Na caatinga de Ipirá, uma ovelha dá cria a um borrego no meio
do pasto. A ovelha lambe a cria e oferece-lhe o colostro. Um carcará faminto se
aproxima esperando a oportunidade. Com a ovelha na proximidade, o carcará cisca
e cacareja imitando uma galinha. A ovelha enganada, dá mole e vacila; o carcará
aproveita e ataca arrancando os dois olhos e a língua do borrego (só quer isso)
deixando um corpo agonizando à beira da morte. Não há crueldade, perversidade
ou crime na natureza. O carcará obedece a lei natural, essa é a essência e a
natureza do bicho carcará. Compete aos criadores fecharem seus corpos contra
cachorro-vampiro, carcará e ladrão. Três pragas no sertão.
Na Guerra do Petróleo a conversa é outra. A matança de
crianças, mulheres, idosos e civis é crime de guerra e é coisa medonha, trata-se
de uma perversidade, atrocidade e genocídio. Nos últimos dias, os aliados de
Trump, presidente dos Estados Unidos e Netanyahu, primeiro-ministro de Israel,
bateram boca e trocaram farpas, mas um não passa o tição no outro. Trump disse
que Netanyahu é “completamente louco”. Isso é pior do que ser um carcará
sanguinolento, violento e cruel.
O completamente louco Netanyahu de Israel está atrás de território
na região para formar o “Grande Israel” e acomodar sua população que cresce.
Tump dos Estados Unidos gasta bilhões de dólares do Tesouro norte-americano na
Guerra do Petróleo contra o Irã, para roubar o petróleo iraniano e encher os
cofres das empresas petrolíferas norte-americanas (que não gastam um centavo na
guerra) com bilhões de dólares, com o domínio e o controle do petróleo no
mercado mundial.
Trump joga, manipula e especula jogando para cima e para
baixo o preço dos combustíveis (gasolina e diesel) com suas afirmações e fake news.
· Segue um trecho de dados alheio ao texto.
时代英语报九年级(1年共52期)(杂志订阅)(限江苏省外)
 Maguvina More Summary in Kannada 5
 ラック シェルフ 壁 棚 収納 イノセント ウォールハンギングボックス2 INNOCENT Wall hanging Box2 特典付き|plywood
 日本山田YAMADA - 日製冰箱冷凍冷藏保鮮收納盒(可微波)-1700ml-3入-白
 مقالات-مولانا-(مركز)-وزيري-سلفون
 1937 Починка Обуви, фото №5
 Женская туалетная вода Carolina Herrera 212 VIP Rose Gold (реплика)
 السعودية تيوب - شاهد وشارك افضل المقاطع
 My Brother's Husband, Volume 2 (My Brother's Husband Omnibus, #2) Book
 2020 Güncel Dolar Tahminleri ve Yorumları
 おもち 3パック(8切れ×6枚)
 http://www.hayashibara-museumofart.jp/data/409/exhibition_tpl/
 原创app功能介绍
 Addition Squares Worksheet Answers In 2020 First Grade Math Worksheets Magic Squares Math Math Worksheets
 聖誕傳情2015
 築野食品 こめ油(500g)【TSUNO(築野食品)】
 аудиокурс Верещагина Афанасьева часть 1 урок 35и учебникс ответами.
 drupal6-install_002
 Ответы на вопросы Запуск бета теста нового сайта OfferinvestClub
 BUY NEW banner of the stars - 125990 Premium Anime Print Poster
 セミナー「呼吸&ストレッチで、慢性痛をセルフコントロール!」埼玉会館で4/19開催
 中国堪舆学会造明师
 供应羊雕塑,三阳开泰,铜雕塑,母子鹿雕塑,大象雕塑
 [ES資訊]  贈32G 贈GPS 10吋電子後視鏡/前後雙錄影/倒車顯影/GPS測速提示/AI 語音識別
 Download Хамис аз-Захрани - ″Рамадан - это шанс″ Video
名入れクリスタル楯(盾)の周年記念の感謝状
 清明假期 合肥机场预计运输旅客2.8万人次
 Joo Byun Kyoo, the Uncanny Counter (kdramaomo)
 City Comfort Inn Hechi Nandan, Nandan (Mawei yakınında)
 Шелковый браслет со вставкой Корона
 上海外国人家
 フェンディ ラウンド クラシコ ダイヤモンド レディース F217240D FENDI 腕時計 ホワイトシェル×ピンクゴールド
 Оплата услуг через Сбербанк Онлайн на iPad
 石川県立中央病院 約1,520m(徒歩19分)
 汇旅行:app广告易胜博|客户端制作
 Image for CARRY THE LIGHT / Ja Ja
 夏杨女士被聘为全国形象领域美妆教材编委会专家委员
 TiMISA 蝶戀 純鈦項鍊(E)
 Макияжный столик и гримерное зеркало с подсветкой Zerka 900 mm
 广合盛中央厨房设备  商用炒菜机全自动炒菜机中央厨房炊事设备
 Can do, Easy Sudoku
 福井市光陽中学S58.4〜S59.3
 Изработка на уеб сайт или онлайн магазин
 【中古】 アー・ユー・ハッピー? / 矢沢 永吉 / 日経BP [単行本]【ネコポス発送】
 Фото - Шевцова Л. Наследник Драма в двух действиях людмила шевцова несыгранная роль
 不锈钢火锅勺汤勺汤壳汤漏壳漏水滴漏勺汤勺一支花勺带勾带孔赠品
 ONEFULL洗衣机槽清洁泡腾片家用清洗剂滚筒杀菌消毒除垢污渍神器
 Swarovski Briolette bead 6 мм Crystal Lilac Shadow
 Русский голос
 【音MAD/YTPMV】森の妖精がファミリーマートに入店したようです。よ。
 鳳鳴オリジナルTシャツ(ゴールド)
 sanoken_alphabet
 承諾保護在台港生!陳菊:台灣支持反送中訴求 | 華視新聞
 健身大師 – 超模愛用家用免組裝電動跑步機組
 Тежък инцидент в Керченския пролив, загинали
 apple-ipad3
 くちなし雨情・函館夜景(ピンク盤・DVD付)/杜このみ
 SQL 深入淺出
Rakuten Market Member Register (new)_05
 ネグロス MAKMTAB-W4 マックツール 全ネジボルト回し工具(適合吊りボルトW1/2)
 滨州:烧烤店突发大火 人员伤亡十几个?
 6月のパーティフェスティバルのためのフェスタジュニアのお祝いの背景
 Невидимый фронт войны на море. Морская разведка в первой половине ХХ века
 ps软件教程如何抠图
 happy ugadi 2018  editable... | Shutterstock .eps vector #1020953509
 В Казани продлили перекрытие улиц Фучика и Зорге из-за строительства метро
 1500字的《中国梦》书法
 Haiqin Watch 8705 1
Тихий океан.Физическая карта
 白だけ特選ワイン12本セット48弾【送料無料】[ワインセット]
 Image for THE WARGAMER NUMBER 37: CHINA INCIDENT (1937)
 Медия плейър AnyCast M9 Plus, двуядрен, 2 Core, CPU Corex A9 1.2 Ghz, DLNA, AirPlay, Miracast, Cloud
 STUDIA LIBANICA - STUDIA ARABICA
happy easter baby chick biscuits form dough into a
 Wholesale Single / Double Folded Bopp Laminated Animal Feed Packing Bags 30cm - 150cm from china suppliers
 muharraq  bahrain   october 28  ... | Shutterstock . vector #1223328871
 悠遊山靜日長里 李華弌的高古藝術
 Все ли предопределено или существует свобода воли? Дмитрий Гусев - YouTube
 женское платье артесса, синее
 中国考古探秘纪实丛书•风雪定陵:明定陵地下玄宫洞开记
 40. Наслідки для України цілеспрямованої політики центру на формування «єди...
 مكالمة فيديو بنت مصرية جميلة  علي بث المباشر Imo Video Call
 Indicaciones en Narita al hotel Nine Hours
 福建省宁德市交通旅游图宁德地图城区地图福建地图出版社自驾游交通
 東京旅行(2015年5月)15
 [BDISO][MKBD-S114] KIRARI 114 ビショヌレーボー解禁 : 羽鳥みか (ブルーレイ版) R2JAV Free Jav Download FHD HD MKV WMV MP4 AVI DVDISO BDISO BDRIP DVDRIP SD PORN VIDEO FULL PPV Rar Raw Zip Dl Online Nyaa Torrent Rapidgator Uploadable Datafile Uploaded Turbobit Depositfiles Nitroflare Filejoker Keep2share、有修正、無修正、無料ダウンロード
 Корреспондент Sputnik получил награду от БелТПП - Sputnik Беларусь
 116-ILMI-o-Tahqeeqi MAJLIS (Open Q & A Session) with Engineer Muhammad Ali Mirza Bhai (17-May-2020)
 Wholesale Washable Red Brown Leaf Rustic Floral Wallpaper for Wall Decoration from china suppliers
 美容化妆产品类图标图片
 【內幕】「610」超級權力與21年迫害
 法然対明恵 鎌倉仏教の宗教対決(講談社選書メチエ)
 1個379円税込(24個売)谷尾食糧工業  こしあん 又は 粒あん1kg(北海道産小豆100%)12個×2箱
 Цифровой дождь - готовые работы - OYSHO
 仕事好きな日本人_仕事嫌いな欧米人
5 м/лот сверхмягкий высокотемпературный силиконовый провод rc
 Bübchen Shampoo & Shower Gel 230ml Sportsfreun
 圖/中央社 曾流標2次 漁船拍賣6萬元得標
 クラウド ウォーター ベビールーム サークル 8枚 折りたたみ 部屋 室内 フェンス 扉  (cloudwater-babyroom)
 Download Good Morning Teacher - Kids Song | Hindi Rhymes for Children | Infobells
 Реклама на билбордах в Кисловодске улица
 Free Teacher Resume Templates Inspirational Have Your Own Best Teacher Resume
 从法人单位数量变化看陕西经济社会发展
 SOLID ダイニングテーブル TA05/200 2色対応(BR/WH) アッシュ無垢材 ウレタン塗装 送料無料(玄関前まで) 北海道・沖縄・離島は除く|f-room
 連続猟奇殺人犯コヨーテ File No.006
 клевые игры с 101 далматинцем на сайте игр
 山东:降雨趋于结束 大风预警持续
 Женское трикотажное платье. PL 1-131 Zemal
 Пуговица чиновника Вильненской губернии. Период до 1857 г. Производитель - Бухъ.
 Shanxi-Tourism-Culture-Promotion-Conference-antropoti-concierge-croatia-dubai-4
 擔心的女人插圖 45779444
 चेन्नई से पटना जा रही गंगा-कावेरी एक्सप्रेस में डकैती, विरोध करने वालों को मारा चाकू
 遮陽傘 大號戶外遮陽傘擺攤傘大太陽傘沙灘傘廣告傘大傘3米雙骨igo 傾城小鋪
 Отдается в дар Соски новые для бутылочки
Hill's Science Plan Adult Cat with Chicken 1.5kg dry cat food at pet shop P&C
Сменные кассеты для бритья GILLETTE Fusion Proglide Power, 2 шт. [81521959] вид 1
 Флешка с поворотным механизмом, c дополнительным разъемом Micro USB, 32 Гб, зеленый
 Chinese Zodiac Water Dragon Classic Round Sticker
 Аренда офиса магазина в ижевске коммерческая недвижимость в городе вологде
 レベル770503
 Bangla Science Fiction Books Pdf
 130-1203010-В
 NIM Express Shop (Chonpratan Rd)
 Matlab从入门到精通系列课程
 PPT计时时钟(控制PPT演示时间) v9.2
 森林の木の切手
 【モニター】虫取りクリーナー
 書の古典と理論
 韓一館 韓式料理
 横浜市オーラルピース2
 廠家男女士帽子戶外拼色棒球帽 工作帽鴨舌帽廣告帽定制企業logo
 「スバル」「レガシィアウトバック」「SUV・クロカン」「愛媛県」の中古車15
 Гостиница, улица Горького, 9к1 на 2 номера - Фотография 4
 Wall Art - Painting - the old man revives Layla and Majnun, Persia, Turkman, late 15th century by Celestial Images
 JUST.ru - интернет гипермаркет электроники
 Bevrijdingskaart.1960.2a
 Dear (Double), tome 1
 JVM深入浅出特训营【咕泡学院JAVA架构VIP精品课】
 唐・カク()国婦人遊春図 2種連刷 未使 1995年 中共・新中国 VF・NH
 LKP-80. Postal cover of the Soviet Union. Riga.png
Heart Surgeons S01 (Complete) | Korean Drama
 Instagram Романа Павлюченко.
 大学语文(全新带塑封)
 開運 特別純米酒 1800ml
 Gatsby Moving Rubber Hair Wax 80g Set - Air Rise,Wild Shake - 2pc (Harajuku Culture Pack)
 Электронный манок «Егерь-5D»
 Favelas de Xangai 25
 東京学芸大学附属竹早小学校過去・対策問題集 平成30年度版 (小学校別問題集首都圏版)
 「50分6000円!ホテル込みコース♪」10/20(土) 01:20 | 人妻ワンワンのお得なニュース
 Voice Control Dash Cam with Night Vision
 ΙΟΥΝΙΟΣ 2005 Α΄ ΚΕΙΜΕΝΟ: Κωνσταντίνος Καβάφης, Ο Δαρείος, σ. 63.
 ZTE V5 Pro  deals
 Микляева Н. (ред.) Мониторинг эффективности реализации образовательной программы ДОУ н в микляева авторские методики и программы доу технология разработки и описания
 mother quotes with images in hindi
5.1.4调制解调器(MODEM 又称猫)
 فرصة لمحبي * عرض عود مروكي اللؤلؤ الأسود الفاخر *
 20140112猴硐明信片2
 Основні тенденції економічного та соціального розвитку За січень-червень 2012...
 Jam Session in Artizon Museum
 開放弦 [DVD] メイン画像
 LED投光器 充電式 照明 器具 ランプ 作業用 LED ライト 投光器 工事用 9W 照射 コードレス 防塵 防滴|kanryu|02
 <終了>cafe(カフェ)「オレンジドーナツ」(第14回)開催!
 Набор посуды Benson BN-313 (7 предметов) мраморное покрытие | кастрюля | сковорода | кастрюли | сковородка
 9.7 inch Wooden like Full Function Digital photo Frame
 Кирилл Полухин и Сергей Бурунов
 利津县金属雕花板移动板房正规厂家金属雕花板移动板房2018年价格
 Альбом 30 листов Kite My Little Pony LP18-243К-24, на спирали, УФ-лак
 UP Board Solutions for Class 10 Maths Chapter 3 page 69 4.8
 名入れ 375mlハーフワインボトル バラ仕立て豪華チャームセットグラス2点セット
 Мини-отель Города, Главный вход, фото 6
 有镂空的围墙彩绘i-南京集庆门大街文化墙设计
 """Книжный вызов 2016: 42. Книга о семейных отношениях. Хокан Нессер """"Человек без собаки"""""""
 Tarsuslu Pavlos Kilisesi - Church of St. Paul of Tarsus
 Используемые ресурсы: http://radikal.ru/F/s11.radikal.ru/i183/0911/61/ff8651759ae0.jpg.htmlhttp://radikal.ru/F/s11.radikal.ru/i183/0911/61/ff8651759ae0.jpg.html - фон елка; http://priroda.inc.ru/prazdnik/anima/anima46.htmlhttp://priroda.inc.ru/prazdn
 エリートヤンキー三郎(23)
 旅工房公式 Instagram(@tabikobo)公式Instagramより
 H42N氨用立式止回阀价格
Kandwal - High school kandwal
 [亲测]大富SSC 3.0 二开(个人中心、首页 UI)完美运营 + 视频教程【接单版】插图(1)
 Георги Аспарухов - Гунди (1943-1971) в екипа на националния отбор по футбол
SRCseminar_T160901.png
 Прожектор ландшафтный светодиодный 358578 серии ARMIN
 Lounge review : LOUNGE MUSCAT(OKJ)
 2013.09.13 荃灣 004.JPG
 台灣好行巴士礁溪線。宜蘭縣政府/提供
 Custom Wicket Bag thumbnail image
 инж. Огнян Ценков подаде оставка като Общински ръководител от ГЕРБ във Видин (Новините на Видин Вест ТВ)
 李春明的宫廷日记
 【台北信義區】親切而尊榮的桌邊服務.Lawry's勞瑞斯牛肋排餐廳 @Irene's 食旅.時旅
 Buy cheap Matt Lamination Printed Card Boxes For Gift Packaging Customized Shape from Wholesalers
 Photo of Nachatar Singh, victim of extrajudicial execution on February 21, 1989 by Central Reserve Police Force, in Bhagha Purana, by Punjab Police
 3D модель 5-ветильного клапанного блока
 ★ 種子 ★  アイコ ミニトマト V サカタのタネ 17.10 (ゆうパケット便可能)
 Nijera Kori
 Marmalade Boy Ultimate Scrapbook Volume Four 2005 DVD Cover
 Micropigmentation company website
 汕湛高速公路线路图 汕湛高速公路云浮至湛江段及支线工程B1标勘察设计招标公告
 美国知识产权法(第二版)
A população do mundo paga o custo da guerra, com o combustível mais caro e a
inflação subindo para as alturas em todos os países. A guerra continua. Os
riscos tiram o sono da população.
O governo brasileiro gasta uma grana gorda com subsídios para
distribuidoras de petróleo no território nacional para o preço dos combustíveis
não disparar. Não se sabe por quanto tempo aguentará o repuxo. Tudo indica que
não haverá surpresas no período do São João, não se sabe sobre o período da
copa.
Enquanto isso, um chute de ‘Di Fora’ para o alto botou a bola
na Coréia do Sul. O não comparecimento de ‘Di Fora’ que pediu seis mil reais
para jogar a final, deixa claro que ‘Di Fora’ não tem amor, paixão e respeito
pelo clube ipiraense. O dinheiro é o troféu. O prefeito Tiago Oliveira reforça
a importância do esporte para afastar a juventude das drogas, mas faltou com
respeito ao entregar a taça de campeão ao Bahia de Ipirá no escuro, no
escurinho da buaite (boite) do prefeito T.O., a torcida do campeão cobrava: “cadê
os refletores, prefeito?”
Há um ano atrás, o prefeito Tiago Oliveira prometeu a
cobertura da arquibancada e os refletores do estádio de Ipirá. Faltou com a
palavra. Nem tão caro custa! Nova Fátima tem refletores no estádio. Por que Ipirá
não tem?
A arrecadação de Ipirá em quatro anos superará a casa de UM
BILHÃO DE REAIS, então dinheiro tem para colocar os refletores. Mas acontece
que (em quatro anos) vinte empresários vão faturar 500 milhões de reais da prefeitura
de Ipirá. prefeito T.O. são 18 ou 22 empresas que vão faturar esses 500 milhões
de reais em quatro anos?
O certo é que, desse jeito, o dinheiro não dá para comprar
refletores; não dá para dar aumento aos professores; não dá para fazer uma obra
com recurso próprio; certo que, a prefeitura tem que fazer festa, comprar
gasolina e coisa e tal. Mas, o que pega é a falta da palavra dada.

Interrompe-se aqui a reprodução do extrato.